start

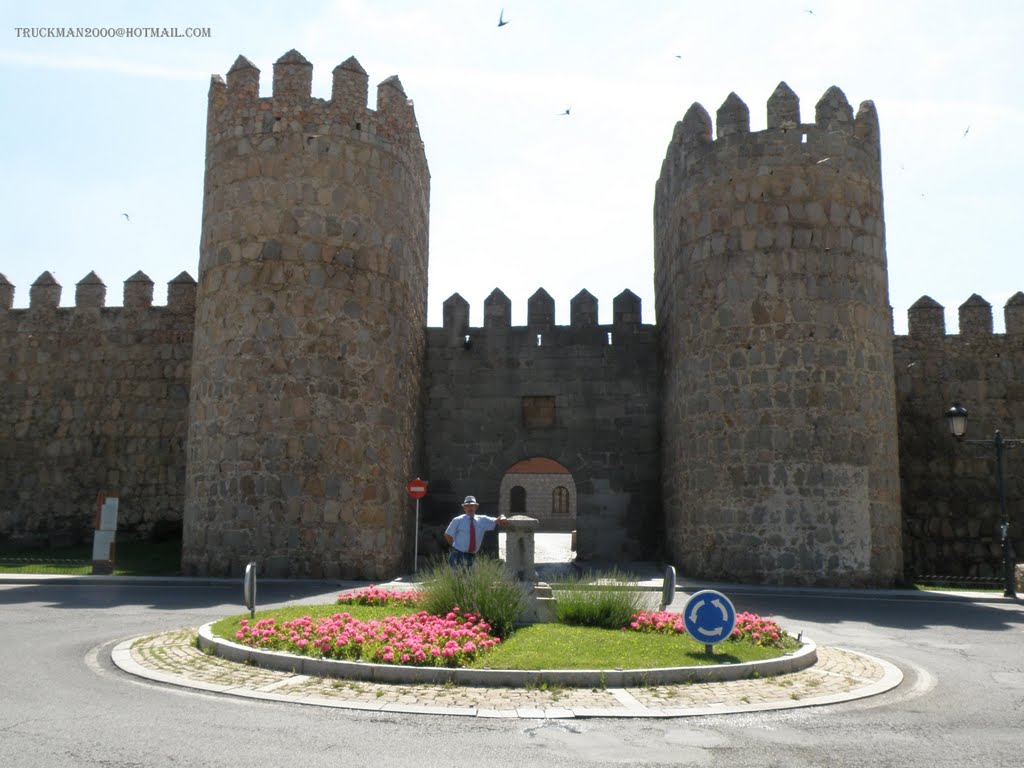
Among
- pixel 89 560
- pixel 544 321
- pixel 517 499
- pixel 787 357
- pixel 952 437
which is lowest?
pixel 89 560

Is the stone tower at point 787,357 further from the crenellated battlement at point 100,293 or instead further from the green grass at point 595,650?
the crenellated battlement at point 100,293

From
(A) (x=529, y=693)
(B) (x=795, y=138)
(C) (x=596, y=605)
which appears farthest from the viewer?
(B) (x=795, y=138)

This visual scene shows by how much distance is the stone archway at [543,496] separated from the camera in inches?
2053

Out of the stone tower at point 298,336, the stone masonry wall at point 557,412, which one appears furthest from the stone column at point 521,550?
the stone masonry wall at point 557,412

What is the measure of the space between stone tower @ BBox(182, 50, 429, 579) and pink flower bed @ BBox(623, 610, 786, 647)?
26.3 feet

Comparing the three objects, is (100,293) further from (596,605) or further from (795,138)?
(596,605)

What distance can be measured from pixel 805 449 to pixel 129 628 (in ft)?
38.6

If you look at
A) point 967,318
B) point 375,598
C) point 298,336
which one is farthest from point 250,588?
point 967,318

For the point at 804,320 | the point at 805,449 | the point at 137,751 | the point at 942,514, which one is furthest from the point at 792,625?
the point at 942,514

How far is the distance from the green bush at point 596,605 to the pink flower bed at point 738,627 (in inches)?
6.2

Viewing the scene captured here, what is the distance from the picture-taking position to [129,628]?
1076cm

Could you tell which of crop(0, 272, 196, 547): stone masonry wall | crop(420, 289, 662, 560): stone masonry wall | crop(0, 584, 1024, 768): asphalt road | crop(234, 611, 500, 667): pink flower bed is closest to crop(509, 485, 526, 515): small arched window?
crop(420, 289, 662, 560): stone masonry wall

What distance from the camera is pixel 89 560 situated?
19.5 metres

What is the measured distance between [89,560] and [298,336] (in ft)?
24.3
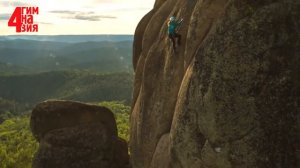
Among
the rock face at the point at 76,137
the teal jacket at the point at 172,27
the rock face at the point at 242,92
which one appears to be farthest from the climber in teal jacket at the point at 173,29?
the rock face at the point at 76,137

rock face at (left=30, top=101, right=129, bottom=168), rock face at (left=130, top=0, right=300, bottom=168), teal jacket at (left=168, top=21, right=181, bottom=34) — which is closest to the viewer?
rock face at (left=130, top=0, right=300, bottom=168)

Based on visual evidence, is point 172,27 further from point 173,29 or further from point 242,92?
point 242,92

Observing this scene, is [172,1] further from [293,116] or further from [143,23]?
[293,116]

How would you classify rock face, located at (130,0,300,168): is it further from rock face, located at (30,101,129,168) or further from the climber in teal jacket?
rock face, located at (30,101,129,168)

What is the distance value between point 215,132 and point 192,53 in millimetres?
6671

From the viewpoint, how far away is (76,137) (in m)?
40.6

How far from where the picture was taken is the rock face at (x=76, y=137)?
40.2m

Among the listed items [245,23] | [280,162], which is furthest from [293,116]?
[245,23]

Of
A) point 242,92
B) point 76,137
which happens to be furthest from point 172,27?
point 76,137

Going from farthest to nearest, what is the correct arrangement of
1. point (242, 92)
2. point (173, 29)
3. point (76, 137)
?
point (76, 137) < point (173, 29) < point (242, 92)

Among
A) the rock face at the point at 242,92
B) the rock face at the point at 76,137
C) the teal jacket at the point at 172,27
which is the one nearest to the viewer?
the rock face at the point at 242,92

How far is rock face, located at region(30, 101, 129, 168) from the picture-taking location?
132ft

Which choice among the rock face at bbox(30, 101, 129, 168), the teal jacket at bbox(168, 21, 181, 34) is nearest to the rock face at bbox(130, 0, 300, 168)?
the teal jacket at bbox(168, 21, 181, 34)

end
start

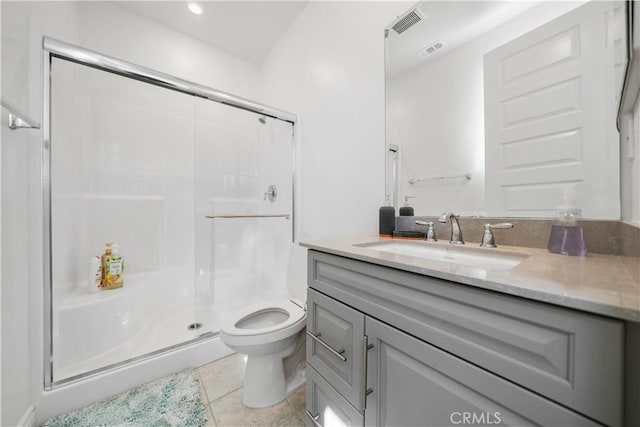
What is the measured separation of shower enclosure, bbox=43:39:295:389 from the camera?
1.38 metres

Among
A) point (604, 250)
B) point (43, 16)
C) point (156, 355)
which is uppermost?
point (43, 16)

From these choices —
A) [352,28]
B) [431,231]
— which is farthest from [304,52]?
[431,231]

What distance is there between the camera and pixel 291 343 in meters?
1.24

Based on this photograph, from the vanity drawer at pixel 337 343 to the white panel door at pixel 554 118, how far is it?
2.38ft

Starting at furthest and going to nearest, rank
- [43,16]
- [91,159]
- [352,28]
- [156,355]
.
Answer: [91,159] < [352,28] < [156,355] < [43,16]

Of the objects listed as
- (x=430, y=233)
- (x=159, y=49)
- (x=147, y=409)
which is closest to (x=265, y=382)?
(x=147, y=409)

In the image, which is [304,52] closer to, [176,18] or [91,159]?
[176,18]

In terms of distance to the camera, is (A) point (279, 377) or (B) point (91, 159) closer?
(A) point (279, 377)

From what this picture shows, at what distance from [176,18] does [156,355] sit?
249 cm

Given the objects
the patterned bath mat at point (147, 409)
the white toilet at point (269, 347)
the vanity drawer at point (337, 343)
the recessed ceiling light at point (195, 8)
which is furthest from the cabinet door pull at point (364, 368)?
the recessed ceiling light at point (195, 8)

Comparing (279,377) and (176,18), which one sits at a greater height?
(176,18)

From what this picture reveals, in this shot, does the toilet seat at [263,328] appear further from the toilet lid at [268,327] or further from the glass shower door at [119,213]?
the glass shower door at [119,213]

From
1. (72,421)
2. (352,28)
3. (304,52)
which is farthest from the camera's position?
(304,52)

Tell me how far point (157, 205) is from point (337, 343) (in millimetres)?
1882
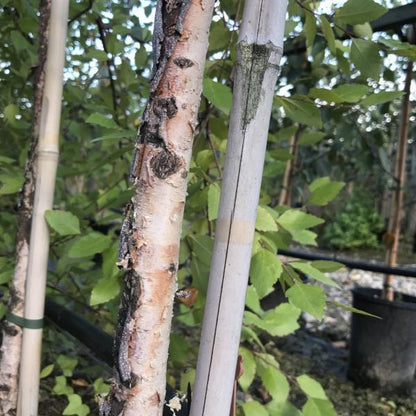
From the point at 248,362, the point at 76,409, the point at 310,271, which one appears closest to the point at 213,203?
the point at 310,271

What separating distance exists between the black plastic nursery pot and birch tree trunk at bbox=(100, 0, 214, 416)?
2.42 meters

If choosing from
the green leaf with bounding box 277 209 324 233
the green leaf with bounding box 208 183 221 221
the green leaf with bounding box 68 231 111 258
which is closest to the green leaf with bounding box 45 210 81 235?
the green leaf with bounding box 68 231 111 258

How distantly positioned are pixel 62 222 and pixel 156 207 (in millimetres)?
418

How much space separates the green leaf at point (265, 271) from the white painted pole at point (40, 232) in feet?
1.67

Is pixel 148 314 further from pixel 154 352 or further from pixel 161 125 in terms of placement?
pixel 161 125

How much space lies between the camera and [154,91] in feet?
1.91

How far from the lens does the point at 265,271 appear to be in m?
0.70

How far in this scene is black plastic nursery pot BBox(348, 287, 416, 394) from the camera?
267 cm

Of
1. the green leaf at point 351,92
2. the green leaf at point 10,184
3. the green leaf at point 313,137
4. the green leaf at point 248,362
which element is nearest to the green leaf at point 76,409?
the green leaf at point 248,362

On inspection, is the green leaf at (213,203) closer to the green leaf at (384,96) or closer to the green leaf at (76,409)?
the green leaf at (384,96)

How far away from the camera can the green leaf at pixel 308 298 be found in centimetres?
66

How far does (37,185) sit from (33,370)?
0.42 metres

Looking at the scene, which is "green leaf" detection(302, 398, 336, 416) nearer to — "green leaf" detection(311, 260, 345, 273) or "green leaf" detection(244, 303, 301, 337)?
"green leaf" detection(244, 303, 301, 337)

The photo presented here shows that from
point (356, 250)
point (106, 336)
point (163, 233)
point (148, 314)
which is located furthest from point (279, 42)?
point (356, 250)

end
start

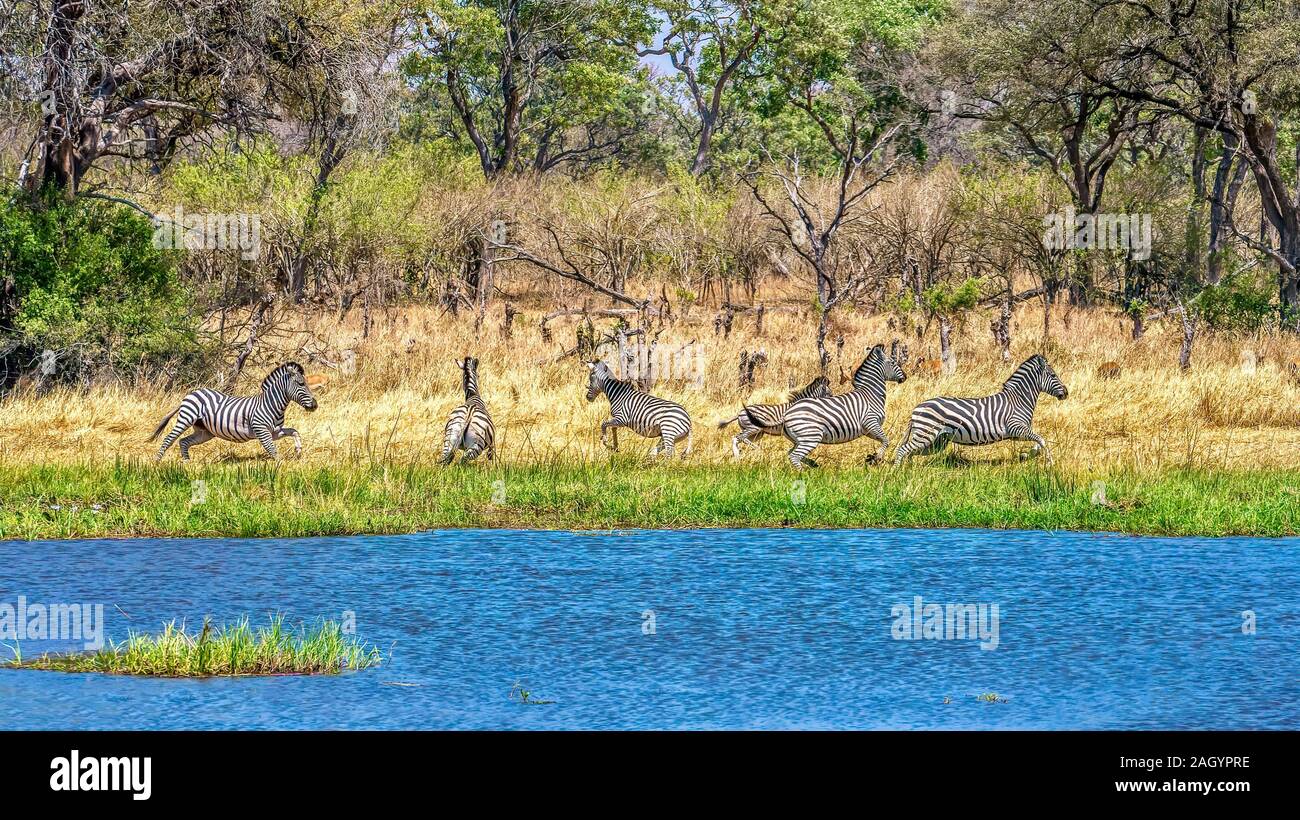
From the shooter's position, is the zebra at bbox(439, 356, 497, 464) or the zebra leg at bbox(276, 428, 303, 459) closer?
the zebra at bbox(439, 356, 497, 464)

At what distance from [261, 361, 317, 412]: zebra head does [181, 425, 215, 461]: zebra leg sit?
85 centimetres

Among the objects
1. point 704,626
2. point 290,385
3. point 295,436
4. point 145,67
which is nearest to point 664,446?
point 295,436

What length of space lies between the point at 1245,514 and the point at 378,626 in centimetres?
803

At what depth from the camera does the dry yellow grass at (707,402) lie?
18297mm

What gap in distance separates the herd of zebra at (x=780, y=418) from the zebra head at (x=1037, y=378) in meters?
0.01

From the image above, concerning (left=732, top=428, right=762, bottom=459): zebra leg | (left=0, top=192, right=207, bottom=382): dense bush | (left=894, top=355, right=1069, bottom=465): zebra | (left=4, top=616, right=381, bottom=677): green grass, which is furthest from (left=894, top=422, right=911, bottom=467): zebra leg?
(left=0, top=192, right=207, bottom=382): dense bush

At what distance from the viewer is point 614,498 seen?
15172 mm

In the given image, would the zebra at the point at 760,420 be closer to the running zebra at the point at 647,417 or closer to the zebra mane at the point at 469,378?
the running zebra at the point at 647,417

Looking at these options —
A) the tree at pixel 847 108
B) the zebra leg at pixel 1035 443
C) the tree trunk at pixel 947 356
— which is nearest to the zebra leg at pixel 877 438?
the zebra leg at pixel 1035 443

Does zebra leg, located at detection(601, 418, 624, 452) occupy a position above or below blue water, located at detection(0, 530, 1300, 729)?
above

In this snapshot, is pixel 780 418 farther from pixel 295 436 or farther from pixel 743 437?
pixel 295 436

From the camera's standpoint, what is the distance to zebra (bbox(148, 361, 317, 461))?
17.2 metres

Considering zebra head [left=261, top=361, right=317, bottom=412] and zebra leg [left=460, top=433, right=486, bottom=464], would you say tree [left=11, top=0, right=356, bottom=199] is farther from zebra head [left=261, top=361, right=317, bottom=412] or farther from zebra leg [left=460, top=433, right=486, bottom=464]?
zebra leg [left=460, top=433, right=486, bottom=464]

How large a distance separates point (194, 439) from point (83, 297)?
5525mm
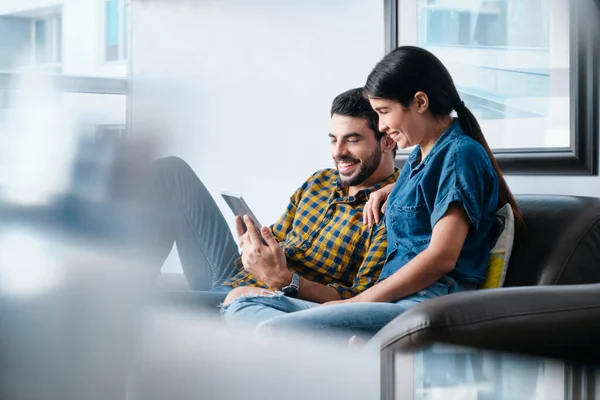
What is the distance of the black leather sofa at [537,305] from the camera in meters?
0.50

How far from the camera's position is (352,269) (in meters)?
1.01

end

DO THIS:
Pick out each line in the entries above that contains the word "shower", treating uppercase and lowercase letters as different.

CORRECT ANSWER:
What is the measured separation of shower enclosure, bbox=43:39:295:389 from the camera?
From what this picture reveals, in this shot, does the toilet seat at [263,328] appear further from the toilet lid at [268,327] or further from the glass shower door at [119,213]?
the glass shower door at [119,213]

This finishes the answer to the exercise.